TEXT EXTRACT
╭──

[PATCH] perf: RISC-V: fix IRQ detection on T-Head C908

Mon Mar 18 17:48:13 PDT 2024

On 3/18/24 16:48, Conor Dooley wrote:
> On Mon, Mar 18, 2024 at 03:46:54PM -0700, Atish Patra wrote:
>> On 3/15/24 01:11, Andrew Jones wrote:
>>> On Wed, Mar 13, 2024 at 09:31:26AM +0800, Inochi Amaoto wrote:
>>> ...
>>>> IMHO, it may be better to use a new DT property like "riscv,cpu-errata" or
>>>> "<vendor>,cpu-errata". It can achieve almost everything like using pseudo
>>>> isa. And the only cost I think is a small amount code to parse this.
>>>>
>>>
>>> What's the ACPI equivalent for this new DT property? If there isn't one,
>>> then the cost is also to introduce something to the ACPI spec and add the
>>> ACPI parsing code.
>>>
>>> I'd much rather we call specified behaviors "extensions", whether they
>>> are vendor-specific or RVI standard, and then treat all extensions the
>>> same way in hardware descriptions and Linux. It'd also be best if errata
>>> in extension implementations were handled by replacing the extension in
>>> the hardware description with a new name which is specifically for the
>>> behavior Linux should expect. (Just because two extensions are almost the
>>> same doesn't mean we should say we have one and then have some second
>>> mechanism to say, "well, not really, instead of that, it's this". It's
>>> cleaner to just remove the extension it doesn't properly implement from
>>> its hardware description and create a name for the behavior it does have.)
>>>
>>> Errata in behaviors which don't have extension names (are hopefully few)
>>> and are where mvendorid and friends would need to be checked, but then why
>>> not create a pseudo extension name, as Conor suggests, so the rest of
>>> Linux code can manage errata the same way it manages every other behavior?
>>>
>>> The growth rate of the ISA bitmap is worth thinking about, though, since
>>> we have several copies of it (at least one "all harts" bitmap, one bitmap
>>> for each hart, another one for each vcpu, and then there's nested virt...)
>>> We don't have enough extensions to worry about it now, but we can
>>> eventually try partitioning, using common maps for common bits, not
>>> storing bits which can be inferred from other bits, etc.

╰──

DATA RECORDS
╭──

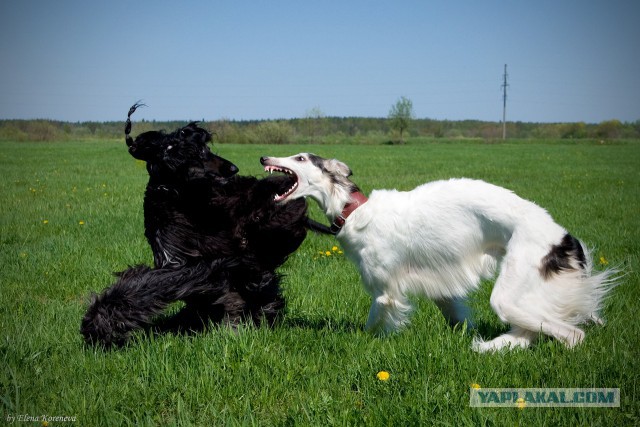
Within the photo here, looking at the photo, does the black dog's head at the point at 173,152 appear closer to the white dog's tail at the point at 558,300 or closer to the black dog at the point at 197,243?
the black dog at the point at 197,243

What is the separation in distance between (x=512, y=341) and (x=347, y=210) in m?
1.57

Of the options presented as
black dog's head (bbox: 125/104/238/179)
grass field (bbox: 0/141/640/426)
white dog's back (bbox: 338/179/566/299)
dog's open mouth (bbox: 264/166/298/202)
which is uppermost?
black dog's head (bbox: 125/104/238/179)

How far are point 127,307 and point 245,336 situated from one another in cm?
89

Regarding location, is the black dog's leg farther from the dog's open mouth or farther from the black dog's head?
the black dog's head

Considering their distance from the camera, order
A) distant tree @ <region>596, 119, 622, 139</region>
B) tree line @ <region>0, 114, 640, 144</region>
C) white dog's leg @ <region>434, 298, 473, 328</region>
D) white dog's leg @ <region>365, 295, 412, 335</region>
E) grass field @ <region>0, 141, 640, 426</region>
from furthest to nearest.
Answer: distant tree @ <region>596, 119, 622, 139</region> → tree line @ <region>0, 114, 640, 144</region> → white dog's leg @ <region>434, 298, 473, 328</region> → white dog's leg @ <region>365, 295, 412, 335</region> → grass field @ <region>0, 141, 640, 426</region>

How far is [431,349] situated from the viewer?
3559mm

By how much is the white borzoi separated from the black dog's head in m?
0.54

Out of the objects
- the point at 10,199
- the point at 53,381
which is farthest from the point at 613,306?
the point at 10,199

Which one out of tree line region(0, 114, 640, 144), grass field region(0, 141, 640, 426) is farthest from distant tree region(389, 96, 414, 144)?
grass field region(0, 141, 640, 426)

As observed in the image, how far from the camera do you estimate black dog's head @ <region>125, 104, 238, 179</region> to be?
411 centimetres

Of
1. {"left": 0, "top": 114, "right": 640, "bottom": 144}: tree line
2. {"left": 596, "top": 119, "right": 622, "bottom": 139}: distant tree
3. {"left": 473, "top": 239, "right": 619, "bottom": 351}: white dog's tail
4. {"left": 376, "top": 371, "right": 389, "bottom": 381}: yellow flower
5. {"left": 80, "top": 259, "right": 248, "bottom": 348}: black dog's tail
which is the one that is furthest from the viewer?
{"left": 596, "top": 119, "right": 622, "bottom": 139}: distant tree

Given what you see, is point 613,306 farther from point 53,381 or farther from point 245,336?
point 53,381

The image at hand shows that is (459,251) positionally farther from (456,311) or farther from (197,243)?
(197,243)

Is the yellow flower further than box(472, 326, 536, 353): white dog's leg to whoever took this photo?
No
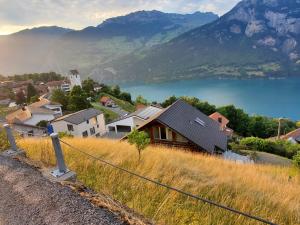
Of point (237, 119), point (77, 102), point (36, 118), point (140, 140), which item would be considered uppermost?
point (140, 140)

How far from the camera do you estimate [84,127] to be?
3503cm

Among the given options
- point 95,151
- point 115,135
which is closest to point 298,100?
point 115,135

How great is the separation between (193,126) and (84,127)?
65.3 ft

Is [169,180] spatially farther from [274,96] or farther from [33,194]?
[274,96]

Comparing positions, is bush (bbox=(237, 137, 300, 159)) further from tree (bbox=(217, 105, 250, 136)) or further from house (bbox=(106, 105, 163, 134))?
tree (bbox=(217, 105, 250, 136))

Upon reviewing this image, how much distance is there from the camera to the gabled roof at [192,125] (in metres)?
17.8

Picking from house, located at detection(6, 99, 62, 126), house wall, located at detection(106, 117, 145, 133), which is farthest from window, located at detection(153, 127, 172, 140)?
house, located at detection(6, 99, 62, 126)

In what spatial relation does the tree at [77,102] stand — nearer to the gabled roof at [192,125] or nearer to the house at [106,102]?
the house at [106,102]

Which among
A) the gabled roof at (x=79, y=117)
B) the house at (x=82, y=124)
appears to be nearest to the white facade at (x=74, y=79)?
the house at (x=82, y=124)

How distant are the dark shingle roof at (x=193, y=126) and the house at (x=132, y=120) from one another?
438 inches

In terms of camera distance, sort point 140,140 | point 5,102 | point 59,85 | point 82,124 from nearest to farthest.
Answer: point 140,140, point 82,124, point 5,102, point 59,85

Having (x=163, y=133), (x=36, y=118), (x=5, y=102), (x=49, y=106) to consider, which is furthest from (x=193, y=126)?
(x=5, y=102)

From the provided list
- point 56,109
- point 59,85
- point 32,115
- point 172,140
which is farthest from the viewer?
point 59,85

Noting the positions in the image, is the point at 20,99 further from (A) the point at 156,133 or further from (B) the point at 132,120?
(A) the point at 156,133
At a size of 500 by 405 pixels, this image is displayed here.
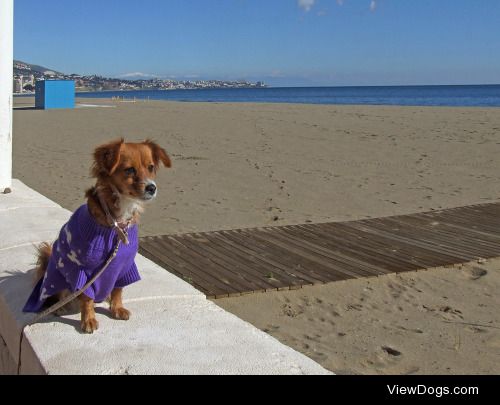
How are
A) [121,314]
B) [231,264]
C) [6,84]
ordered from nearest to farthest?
[121,314] < [231,264] < [6,84]

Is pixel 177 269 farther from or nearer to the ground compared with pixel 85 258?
nearer to the ground

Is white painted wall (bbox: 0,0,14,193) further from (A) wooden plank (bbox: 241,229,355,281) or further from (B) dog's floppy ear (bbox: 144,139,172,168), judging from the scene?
(B) dog's floppy ear (bbox: 144,139,172,168)

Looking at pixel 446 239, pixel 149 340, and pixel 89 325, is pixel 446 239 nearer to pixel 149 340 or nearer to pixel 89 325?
pixel 149 340

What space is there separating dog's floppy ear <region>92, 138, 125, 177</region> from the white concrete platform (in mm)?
863

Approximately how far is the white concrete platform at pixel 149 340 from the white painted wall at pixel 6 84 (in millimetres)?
3145

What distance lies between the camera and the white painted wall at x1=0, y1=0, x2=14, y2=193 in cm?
677

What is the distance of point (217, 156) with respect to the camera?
13930 mm

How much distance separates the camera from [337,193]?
9859 millimetres

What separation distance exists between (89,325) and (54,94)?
108 ft

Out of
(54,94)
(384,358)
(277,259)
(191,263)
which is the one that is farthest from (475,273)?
(54,94)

╰──

TASK 1
Please quote the stretch of the RISC-V patch discussion from "[PATCH] perf: RISC-V: fix" through "to parse this.".
TASK 2
Write what comes next in the RISC-V patch discussion, picking up after its final sentence.

EXPECTED ANSWER 1
[PATCH] perf: RISC-V: fix IRQ detection on T-Head C908

Mon Mar 18 17:48:13 PDT 2024

On 3/18/24 16:48, Conor Dooley wrote:
> On Mon, Mar 18, 2024 at 03:46:54PM -0700, Atish Patra wrote:
>> On 3/15/24 01:11, Andrew Jones wrote:
>>> On Wed, Mar 13, 2024 at 09:31:26AM +0800, Inochi Amaoto wrote:
>>> ...
>>>> IMHO, it may be better to use a new DT property like "riscv,cpu-errata" or
>>>> "<vendor>,cpu-errata". It can achieve almost everything like using pseudo
>>>> isa. And the only cost I think is a small amount code to parse this.

EXPECTED ANSWER 2
>>
>> This is my biggest worry going forward. We already have a ever growing
>> standard RVI extension list. On top of that we have genuine vendor
>> extensions. IMHO, errata are bit different than extensions as there will be
>> few vendor extensions in the future but many hardware erratas :)
> 
> I dunno, I think there's going to be plenty of both. We may not see (or
> use) a lot of vendor extensions in mainline Linux, but they will exist.
> 

I hope that will happen. But I fear we will have lot of vendor 
extensions in mainline Linux. That is the "sad reality" I was talking 
about at the end of the thread.

>> If we start calling every hardware errata as an pseudo ISA extensions, we
>> will much bigger problem maintaining it in the future.
> 
> I've explained to you at least once already that this is not my goal.
> Where there are genuine issues with the implementation of an extension
> creating a "pseudo" extension is not what I am suggesting we do.
> I have no problem with with the approach taken for the SiFive errata,
> for example.
> 

Thanks for clarifying. But we have to define the rules what gets in as 
pseudo extension very clearly to avoid any kind of abuse in the future.

>> We discussed this earlier during the Andes PMU extension series[1] as well.
>> We have three types of extensions in discussions now.
>>
>> 1. standard RVI extensions
>> 2. Vendor extensions
>> 	a. Genuine vendor extension
>> 	b. Vendor erratas which can be described as pseudo-extensions now
> 
>> Keeping all these within a single ISA bitmap space seems very odd to me.
>> I think the feasible approach would be to partition the standard and vendor
>> ISA extension space as you suggested.
> 
> Let's be clear - partitioning the space is unrelated to the detection
> method. We can go ahead and partition the space and use "pseudo"
> extensions or we can have a unified space but use archid/impid for
> detection. Having a unified space is the simpler thing to implement
> right now, but it totally does not stop us breaking them out in the
> future. We could even gate these custom implementations behind config
> options if bloat is a concern - but multiplatform kernels are likely to
> enable all the options anyway.
> 

Agreed.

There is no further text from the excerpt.